▸ Stated goal
Quote every entry word for word.

▸ Excerpted data
────────────────
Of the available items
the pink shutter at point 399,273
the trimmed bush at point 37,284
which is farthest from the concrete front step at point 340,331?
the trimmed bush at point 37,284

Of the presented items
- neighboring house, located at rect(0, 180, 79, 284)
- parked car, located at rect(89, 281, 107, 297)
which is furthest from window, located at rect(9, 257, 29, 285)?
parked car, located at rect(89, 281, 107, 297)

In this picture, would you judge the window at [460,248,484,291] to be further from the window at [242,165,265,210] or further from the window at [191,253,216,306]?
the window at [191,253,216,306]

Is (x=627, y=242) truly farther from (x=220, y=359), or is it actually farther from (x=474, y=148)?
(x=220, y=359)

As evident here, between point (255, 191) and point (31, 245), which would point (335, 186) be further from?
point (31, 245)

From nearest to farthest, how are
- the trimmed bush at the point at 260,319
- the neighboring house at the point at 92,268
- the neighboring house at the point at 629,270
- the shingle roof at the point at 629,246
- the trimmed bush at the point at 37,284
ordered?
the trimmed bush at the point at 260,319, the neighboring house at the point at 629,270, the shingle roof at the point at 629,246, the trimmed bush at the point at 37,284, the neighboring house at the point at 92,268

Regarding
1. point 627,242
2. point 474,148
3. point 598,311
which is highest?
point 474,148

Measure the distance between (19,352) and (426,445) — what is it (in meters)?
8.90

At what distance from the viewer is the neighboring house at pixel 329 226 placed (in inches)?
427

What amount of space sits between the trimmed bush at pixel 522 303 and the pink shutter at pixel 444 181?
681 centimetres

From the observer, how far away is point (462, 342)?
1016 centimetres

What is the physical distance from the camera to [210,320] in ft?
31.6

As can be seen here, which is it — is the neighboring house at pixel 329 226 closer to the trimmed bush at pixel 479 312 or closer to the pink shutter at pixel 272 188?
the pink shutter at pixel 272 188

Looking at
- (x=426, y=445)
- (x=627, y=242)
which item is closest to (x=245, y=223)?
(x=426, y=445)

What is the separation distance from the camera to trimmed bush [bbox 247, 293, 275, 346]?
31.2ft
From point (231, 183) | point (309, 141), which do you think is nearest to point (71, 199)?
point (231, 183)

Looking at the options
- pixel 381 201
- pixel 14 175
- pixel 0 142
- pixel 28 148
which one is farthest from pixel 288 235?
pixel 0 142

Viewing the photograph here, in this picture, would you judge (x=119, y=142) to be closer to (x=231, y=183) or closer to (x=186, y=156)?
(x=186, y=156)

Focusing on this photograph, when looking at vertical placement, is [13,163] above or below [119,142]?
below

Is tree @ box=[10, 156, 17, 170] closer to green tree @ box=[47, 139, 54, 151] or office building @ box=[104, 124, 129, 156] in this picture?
────────────────
▸ Exercise output
Of the available items
the pink shutter at point 399,273
the trimmed bush at point 37,284
which is farthest from the concrete front step at point 340,331?
the trimmed bush at point 37,284

Of the presented items
- neighboring house, located at rect(0, 180, 79, 284)
- parked car, located at rect(89, 281, 107, 297)
which is furthest from window, located at rect(9, 257, 29, 285)?
parked car, located at rect(89, 281, 107, 297)

In this picture, would you judge the window at [460,248,484,291] to be further from the window at [242,165,265,210] or further from the window at [191,253,216,306]?
the window at [191,253,216,306]

Is (x=627, y=242) truly farther from (x=220, y=359), or is it actually farther from (x=474, y=148)?
(x=220, y=359)

As evident here, between point (255, 191) and point (31, 245), which would point (335, 186) be further from?
point (31, 245)

From nearest to farthest, how are
- the trimmed bush at the point at 260,319
- the neighboring house at the point at 92,268
- the neighboring house at the point at 629,270
- the shingle roof at the point at 629,246
- the trimmed bush at the point at 37,284
ordered?
the trimmed bush at the point at 260,319, the neighboring house at the point at 629,270, the shingle roof at the point at 629,246, the trimmed bush at the point at 37,284, the neighboring house at the point at 92,268

Regarding
1. point 627,242
2. point 474,148
3. point 598,311
which is highest?
point 474,148

Measure the distance between (19,352) and (426,445) — what is it (in meters)?
8.90

At what distance from the viewer is the neighboring house at pixel 329 226 placed (in inches)?
427

What amount of space sits between the trimmed bush at pixel 522 303 and the pink shutter at pixel 444 181?
681 centimetres

From the observer, how far away is point (462, 342)?
1016 centimetres

What is the physical distance from the camera to [210,320] in ft?
31.6

As can be seen here, which is it — is the neighboring house at pixel 329 226 closer to the trimmed bush at pixel 479 312 or closer to the pink shutter at pixel 272 188?
the pink shutter at pixel 272 188

Looking at
- (x=426, y=445)
- (x=627, y=242)
which item is closest to (x=245, y=223)?
(x=426, y=445)

What is the separation distance from the camera to trimmed bush [bbox 247, 293, 275, 346]?
31.2ft
From point (231, 183) | point (309, 141), which do you think is nearest to point (71, 199)?
point (231, 183)

Looking at the options
- pixel 381 201
- pixel 14 175
- pixel 0 142
- pixel 28 148
which one is farthest from pixel 288 235?
pixel 0 142

Viewing the photograph here, in this picture, would you judge (x=119, y=142) to be closer to (x=231, y=183) or closer to (x=186, y=156)?
(x=186, y=156)

Focusing on this photograph, when looking at vertical placement, is [13,163] above or below [119,142]?
below

Is tree @ box=[10, 156, 17, 170] closer to green tree @ box=[47, 139, 54, 151] or office building @ box=[104, 124, 129, 156] in this picture?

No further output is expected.